In un intreccio dove la menzogna impera ad ogni livello, la spietata determinazione di Lou si mette in scena con una violenza mai filtrata (si vedano i pestaggi delle due donne, di una brutalità tanto diretta quanto insostenibile) e la lucidità del suo personaggio ne amplifica l’impatto. La riflessione sull’impossibilità di decodificare una realtà - che si fonda sulla presa d’atto del conflitto tra la sua apparenza, placida e perbenista, e la sua essenza, multiforme e ambigua (Più vi frequento, meno vi capisco), in cui la cortesia e la cordialità che contraddistinguono il comportamento e il linguaggio dei personaggi (I appreciate ripetuto come un mantra) sono codici che velano cinismo, ipocrisia o una fredda determinazione al male (quella di Lou, che lascia dietro di sé una scia di morti, direttamente o indirettamente provocate) - si manifesta attraverso dettagli e sequenze feroci con i quali l’autore non ha alcun timore di sporcare una cornice molto curata e controllata.
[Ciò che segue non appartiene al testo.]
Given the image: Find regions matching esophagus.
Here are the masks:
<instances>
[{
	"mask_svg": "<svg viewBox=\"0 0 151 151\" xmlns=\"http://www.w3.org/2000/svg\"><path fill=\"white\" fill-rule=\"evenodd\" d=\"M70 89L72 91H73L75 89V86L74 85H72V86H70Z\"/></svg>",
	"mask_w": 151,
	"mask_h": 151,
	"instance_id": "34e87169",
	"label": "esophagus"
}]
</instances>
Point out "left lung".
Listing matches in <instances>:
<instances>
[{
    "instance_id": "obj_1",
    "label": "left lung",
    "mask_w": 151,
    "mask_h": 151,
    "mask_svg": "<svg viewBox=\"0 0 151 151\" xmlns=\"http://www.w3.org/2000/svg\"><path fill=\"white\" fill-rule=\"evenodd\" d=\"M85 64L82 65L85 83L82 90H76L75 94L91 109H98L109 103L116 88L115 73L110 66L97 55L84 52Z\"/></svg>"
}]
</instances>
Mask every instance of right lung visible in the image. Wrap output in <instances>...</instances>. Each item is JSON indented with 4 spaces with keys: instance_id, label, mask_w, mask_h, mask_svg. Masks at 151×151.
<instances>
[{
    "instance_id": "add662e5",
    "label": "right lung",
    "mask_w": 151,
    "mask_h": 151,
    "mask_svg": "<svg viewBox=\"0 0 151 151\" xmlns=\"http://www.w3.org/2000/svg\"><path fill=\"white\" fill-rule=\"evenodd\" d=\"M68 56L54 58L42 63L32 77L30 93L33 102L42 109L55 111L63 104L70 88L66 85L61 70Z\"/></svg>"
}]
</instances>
Winterbottom come al solito dimostra una grande attenzione per il tratteggio dei personaggi e per le interpretazioni: cominciando dal protagonista, uno straordinario Casey Affleck che svolge un lavoro sorprendente sulla voce (si lasci perdere il doppiaggio: Winterbottom sollecita tutto il cast ad una recitazione vecchio stile, di percepibile maniera, che è dato rimarchevole e imprescindibile dalla visione) e che gestisce l’ambivalenza di Lou con la padronanza del grande attore che ancora una volta dimostra di essere, per passare ai veterani Tom Bower e Ned Beatty, senza dimenticare Jessica Alba, Elias Koteas e Kate Hudson, tutti estremamente efficaci, fino al breve cameo di uno svaporatissimo Bill Pullman.
Presentato alla Berlinale e al Sundance Festival.